Actual evaporation was determined from an empirical function using potential evaporation and the water potential in 10 cm depth as input parameters (Beese et al. (1978)). The potential transpiration is calculated as the remaining part of the potential evapo-transpiration after subtracting potential evaporation and interception and taking also into account an empirical crop resistance.

References

Allen, R.G., Pereira L.S., Raes D., Smith M., 1998. Crop evapotranspiration, Irrigation and drainage paper. FAO, Rome.

Beese, F., R.R. Van Der Ploeg, Richter, W., 1978. Der wasserhaushalt einer löß-parabraunerde unter winterweizen und brache. Computermodelle und ihre experimentelle verifizierung. Z. Acker und Pflanzenbau 146, 1–19.

Carmona, F., Rivas, R., Kruse, E., 2017. Estimating daily net radiation in the FAO penman–monteith method. Theoretical and Applied Climatology 129, 89–95. https://doi.org/10.1007/s00704-016-1761-6

Jensen, M.E., Burman R.D., Allen, R.G., 1990. Evapotranspiration and irrigation water requirements, ASCE manual. American Society of Civil Engineers, New York.

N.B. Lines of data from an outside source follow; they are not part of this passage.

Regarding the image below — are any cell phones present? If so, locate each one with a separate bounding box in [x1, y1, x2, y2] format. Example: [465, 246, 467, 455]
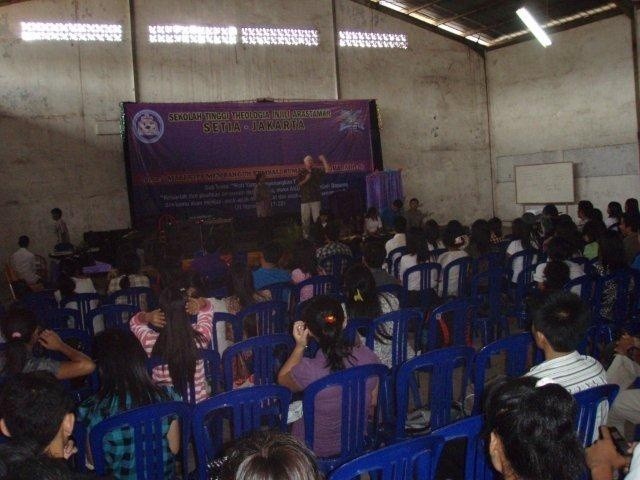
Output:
[609, 426, 631, 456]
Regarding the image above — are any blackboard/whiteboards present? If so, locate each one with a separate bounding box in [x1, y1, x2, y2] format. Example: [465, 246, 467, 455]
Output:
[514, 162, 574, 204]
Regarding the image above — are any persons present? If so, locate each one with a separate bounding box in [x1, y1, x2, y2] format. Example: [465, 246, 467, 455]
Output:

Kjaersgaard, J.H., Cuenca, R.H., Martínez-Cob, A., Gavilán, P., Plauborg, F., Mollerup, M., Hansen, S., 2009. Comparison of the performance of net radiation calculation models. Theoretical and Applied Climatology 98, 57–66. https://doi.org/10.1007/s00704-008-0091-8

Monteith, J.L., 1973. Principles of environmental physics. Edward Arnold, London pp.241.

Monteith, J.L., Unsworth, M.H., 1990. Principles of environmental physics. Edward Arnold, London.

Thom, A.S., Oliver, H.R., 1977. On penman’s equation for estimating regional evaporation. Journal of the Royal Meteorological Society 103, 345–357.